In other words, it’s a “men do everything for women, women can’t do anything themselves, the only reason women get anywhere is because of a dude”. It’s akin to the “men hunted the mammoth for you ladies”.
Does that help?
I mean: how does this jackass explain people who loathe the idea of sexually attracting other people in general, regardless of gender, but wear makeup?
Can we get TMI for a minute. I like putting eyeliner on men. As in, REALLY like.
Alice – great takedown.
I wonder how this loser would account for all the cultures, apart from the subcultures today, where makeup for men was a thing? Might make their little head asplode.
kittehserf – “Oh, you subconsciously want to do it for a dude! It’s nature, damn it!”
Cassandra – whoo, that’s a TMI idea I like! (The putting-on, not who’s doing it, I mean.)
Alice – LOL I wonder what herpaderp shrink would feel if he* knew The Dude would be just as happy if I didn’t wear makeup?
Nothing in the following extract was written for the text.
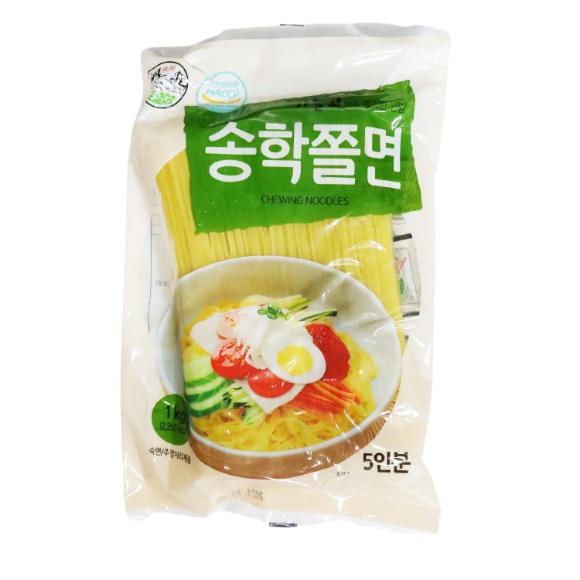 송학 쫄면 1kg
I don’t wear it at Home, that’s for sure.
*assuming Writerus Idioticus is a bloke, too lazy to look for a byline
Well, the first obvious nonsense in that article is this:
For the love of god. If the question was “Is slavery wrong?” would he go “Everyone agreed that slavery is wrong! Obviously slavery is therefore right!”? He’s clearly an attention troll who’s fixated in the special-snowflake “if everyone hates my opinion, that’s because they can’t handle the truth” mentality.
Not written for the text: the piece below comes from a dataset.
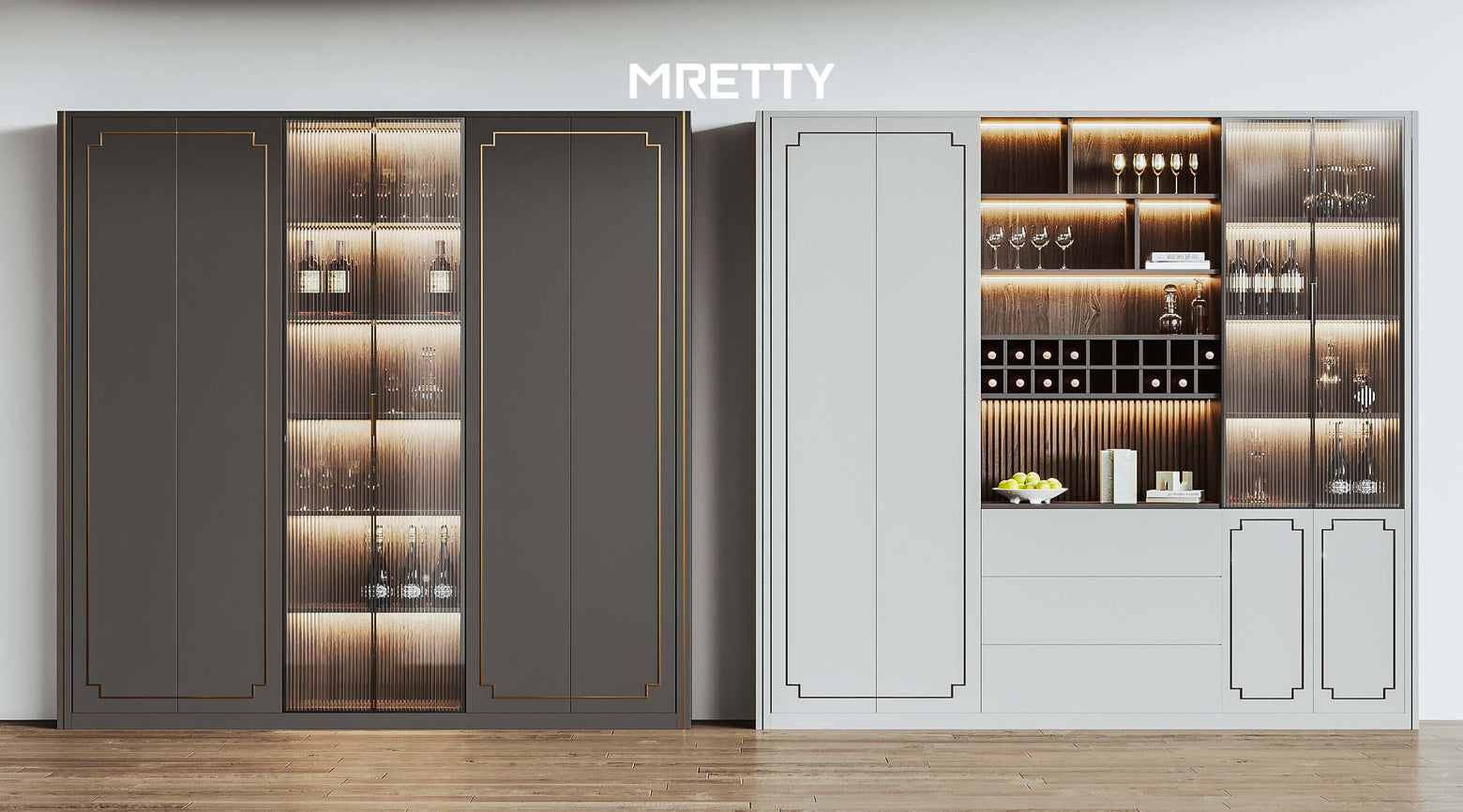 mretty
When you get a bit further down it turns into boilerplate antifeminist babble, Jessica Valenti is the anti-Christ and so on. Not worth trying to analyze, really.
Excellent Alice! Thank you.
This, so much, out of everything, is what bugged me.
I mean, the article is pretty bad in general, but it was just very confusing and I couldn’t figure out how to word it… especially since there are things on that person’s blog I don’t mind, but it was just so… yeah. It really really bugged me when I first read it and I couldn’t think of anything to say but that it was super misogynist.
kittehs – Well, I don’t wear make up most of the time, out of choice and laziness, so… 😛
I’m still trying to figure out why I’m having a stroke.
Because of excessive arousal, possibly? I mean, I did mention that I really like eyeliner on men.
I guess it’s the super hardcore version of saying that someone was so hot looking at them gave you a nosebleed.
I sometimes like makeup, I sometimes don’t, but I like it because I like the way it looks, or doesn’t look… not because someone else does… I really just don’t understand his whole premise I guess. I don’t understand the idea behind it, I don’t understand why gender essentialism, ijdgi.
SittieKitty – No problems. It’s really obnoxious, in the “women can’t do anything for themselves” kind of way. I swear the thesis really is “men are the center of the universe, and if you disagree with me, it’s because you’re a stupid woman who doesn’t know any better, now shut up and make me a sandwich, I know you want to”.
katz – I’m reading it as “you’re too stupid, obviously the only person who likes makeup on dudes is really mentally “.
DAMN IT. Should be [insert your choice of slur for people with mental disabilities here]
Roughly speaking, any argument of the form “whether or not you should do a thing that doesn’t affect anyone but yourself is predicated on some other person or outside factor” is always going to be wrong. Doesn’t matter if he makes the most well-reasoned argument in the world, “I kinda felt like it” is still going to be a valid counterargument for why you in particular should do that thing that you felt like just then.